We worked around it in 2011 by using the paper forms. Apparently this way you still end up “correcting” our relationship status for us (gee, thanks!) but at least – I gather – the originals are retained. So maybe in a more-enlightened time, future statisticians might be able ask about the demographics of domestic nonmonogamy and have at least some data to work with from the early 21st century.
I know you’re keen for as many people as possible to do the census digitally this year. But unless you’ve fixed your forms then my family and I – and thousands of others like us – will either have to use the paper copies you’re trying to phase out… or else knowingly lie on the digital versions. Which would you prefer?
Who knows, maybe some decade they’ll work it out.
We’re ahead of where we used to be – at least now people can have same sex couples (even if not poly) on the form.
Indeed! During the last census, if you put your same-sex partner down as your husband/wife they’d “correct” that for you (immediately if you filed digitally, in aggregate if you filed on paper) to “civil partner”, a FoI request by a friend of a friend revealed. Which was, I suppose, correct in line with what the laws of the land recognised at the time (same sex marriage wasn’t legalised until between 2014 and 2020 depending on where in the UK you are) but the census doesn’t record just citizens but everybody in the country on a particular date. If a married gay couple from, say, the Netherlands was in the UK on the date of the last census their status would be “corrected” for them.
In the case of polyamory, though, there isn’t even a legal justification for such “correction”. Because unlike the laws that formerly decreed that marriage could only be between a man and a woman, I’m not aware of any law in modern times that would prohibit a person from having two romantic partners!

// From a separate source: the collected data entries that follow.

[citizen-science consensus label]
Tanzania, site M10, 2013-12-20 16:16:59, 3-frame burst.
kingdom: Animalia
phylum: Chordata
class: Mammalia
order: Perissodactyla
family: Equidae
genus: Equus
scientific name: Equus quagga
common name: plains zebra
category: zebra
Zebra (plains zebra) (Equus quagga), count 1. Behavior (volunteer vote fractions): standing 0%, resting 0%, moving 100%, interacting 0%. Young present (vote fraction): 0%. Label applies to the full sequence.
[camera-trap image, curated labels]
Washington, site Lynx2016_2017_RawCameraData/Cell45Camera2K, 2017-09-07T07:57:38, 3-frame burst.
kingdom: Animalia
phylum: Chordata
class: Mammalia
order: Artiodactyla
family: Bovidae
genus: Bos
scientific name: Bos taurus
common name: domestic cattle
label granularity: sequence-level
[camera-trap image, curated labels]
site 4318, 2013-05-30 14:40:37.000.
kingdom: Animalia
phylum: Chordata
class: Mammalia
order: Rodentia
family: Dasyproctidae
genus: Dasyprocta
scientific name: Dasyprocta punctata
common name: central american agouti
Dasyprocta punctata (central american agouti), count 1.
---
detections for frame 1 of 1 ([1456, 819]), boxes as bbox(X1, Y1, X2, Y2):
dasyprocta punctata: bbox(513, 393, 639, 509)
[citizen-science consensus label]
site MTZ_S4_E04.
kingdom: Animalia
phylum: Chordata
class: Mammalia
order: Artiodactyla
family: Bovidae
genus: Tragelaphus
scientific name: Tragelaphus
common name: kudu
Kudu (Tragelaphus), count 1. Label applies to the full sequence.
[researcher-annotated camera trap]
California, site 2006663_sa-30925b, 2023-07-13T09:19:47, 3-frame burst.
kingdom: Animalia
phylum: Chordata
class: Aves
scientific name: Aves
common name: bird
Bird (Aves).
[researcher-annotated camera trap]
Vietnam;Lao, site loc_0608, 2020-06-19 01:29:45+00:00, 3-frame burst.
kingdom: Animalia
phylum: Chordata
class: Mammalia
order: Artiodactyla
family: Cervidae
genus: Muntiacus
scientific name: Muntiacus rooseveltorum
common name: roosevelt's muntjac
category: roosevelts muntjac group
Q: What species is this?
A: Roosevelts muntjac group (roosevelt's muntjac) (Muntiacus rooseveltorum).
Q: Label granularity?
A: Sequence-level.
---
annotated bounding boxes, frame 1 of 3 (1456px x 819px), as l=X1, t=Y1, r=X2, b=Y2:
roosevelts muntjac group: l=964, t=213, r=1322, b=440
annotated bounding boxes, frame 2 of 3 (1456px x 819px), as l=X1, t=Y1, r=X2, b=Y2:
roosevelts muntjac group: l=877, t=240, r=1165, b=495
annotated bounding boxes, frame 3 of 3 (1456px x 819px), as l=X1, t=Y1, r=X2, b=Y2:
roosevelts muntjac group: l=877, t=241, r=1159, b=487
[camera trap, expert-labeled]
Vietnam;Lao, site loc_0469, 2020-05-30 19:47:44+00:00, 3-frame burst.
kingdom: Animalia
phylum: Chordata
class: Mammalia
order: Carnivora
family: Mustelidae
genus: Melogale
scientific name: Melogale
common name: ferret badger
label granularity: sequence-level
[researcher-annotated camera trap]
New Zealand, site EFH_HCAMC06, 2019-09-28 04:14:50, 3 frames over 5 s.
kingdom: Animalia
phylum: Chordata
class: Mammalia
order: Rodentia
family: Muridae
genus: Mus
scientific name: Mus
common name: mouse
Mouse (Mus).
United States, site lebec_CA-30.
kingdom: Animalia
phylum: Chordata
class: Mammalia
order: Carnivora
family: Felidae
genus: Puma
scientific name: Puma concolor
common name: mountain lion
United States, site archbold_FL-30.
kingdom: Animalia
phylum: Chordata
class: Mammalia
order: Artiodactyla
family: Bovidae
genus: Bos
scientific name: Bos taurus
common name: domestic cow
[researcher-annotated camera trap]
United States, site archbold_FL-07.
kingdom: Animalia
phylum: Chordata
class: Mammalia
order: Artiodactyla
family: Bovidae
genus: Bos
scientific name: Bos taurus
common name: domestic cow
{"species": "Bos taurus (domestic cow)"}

Recording this kind of thing matters. Folks in polyamorous relationships don’t get some of the benefits and privileges of those in other kinds of relationships, and while that’s small potatoes on the scale of injustices it’s not going to get fixed if we can’t measure it. I was really glad to see that this year’s census will include (optional) questions on gender identity and sexual orientation, because again: this is important to record. We’re getting there.